1. Taxus wallichiana Zuccarini, in Siebold & Zuccarini, Abh. math.-phys Cl. k. Bayer. Akad. Wiss. (München) 1 (3): 803, Tab. 5 (Fig. 9). 1843. Taxus baccata subsp. wallichiana (Zucc.) Pilger in Engler, Pflanzenreich IV (5): 112. 1903. Taxus baccata var. wallichiana C. K. Schneider ex Silva Tarouca, Freiland-Nadelgehölz. 276. 1913. No specimens cited by Zuccarini, original material at M: specimens from NEPAL, INDIA. Lectotype (designated by Spjut in adnot. 23 Mar 1995, in J. Bot. Res. Inst. Texas 1: 230. 2007): specimen with male cones, “Herb. Zuccarini”—India: eastern, communicavit Wallich, year 1835Wallich s.n. (Fig. 10, M!). Other related material: Wallich 6054A, p.p.,“Kumaon,” with Schultes label, in adnot. Torreya nucifera, Taxus nucifera, and Taxus wallichiana, one large branch with mature male cones (M!). Duplicates of Wallich 6054 (see below): GH! K! NY! P! PH! S! 

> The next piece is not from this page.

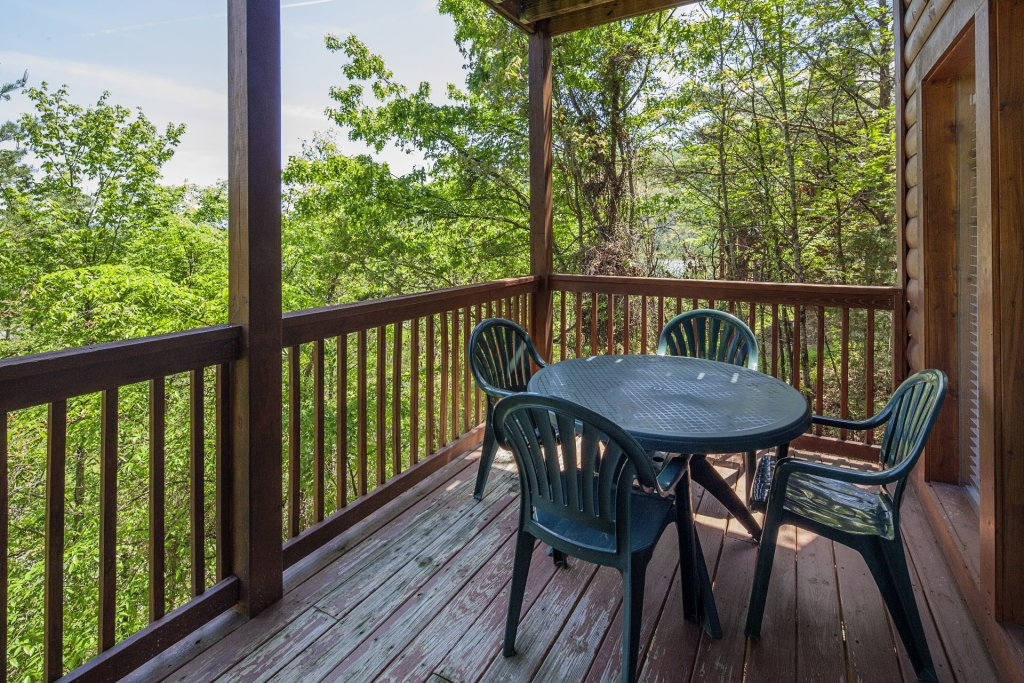 Photo of a Sevierville Cabin named  Absolute Paradise - This is the one thousand and seventy-third photo in the set.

1a. Var. wallichiana. Shrub or tree to 20 m or more; branchlets yellowish green, or reddish orange, becoming gradually darker in age, or abruptly dark purplish (maroon) in 2nd yr; bud-scales persistent at base of 1–2 yr branchlets, these pale yellowish to brownish red (maroon), usually numbering 5–10, overlapping in 3–4 ranks, the lower scales loosely adnate, ovate, ca. 0.5 mm long, upper scales spreading, concave and incurved towards apex (cuspidate), to 1 mm long. Leaves ± evenly spreading but not evenly distributed, linear, acuminate, straight to commonly falcate, 1.5–3.5 cm long, 1.5–2.5 mm wide, usually ca. 350 µm thick, thinner in plants of NE India bordering Myanmar and Tibet, glossy (resinous) dark green above, paler below, convex on upper surface to a rounded midrib, less concave below to a flush to slightly rounded midrib, becoming revolute near margins (80–90º), especially in upper third of dried leaves; upper (adaxial) epidermal cells angular in x-sect., rectangular, quadrangular, or taller than wide, commonly ca. 25 µm diam., or 20–30 µm tall and 20–40 µm wide; abaxial epidermis papillose except for  (2-) 4 (-6) cells across from margins, or 4–6 (-8) cells wide in plants from Mt. Emei (Sichuan), the epidermal cells usually not inflated, short rectangular, 1.5–3 times (×) longer than wide (l/w),  gradually becoming quadrate or short trapezoidal but not particularly narrower towards margin, occasionally long rectangular near margins in plants from Nepal (4–8× l/w) but then not tall, usually 8–12 µm tall, (10-) 15–25 µm wide, similar in shape and length on midrib, or often narrower and longer on midrib, 3–10× l/w; papillae usually distinct, often aggregate, positioned more marginally than medially in 2–3 alternate rows, or medial in some specimens but then cells not inflated; stomata usually 11–18 (-21) rows in yellowish green to reddish orange bands (dried leaves), the stomata rows generally decreasing in number from east to west, palisade parenchyma 1 row, generally 50–70 µm long; spongy parenchyma cells ellipsoidal to bone-like, forming a periclinal net, not falling apart when sectioned. Male cones maturing on 1st and 2nd yr branchlets, ca. 1.5 wide and 4 mm long in bud, to 2 mm wide and 6 mm long at maturity. Female cones maturing on 1st or 2nd yr or older branchlets; seed conical in upper third, 6 mm long, 4 mm diam., slightly thickened at base, recessed at attachment point, with red or yellow aril.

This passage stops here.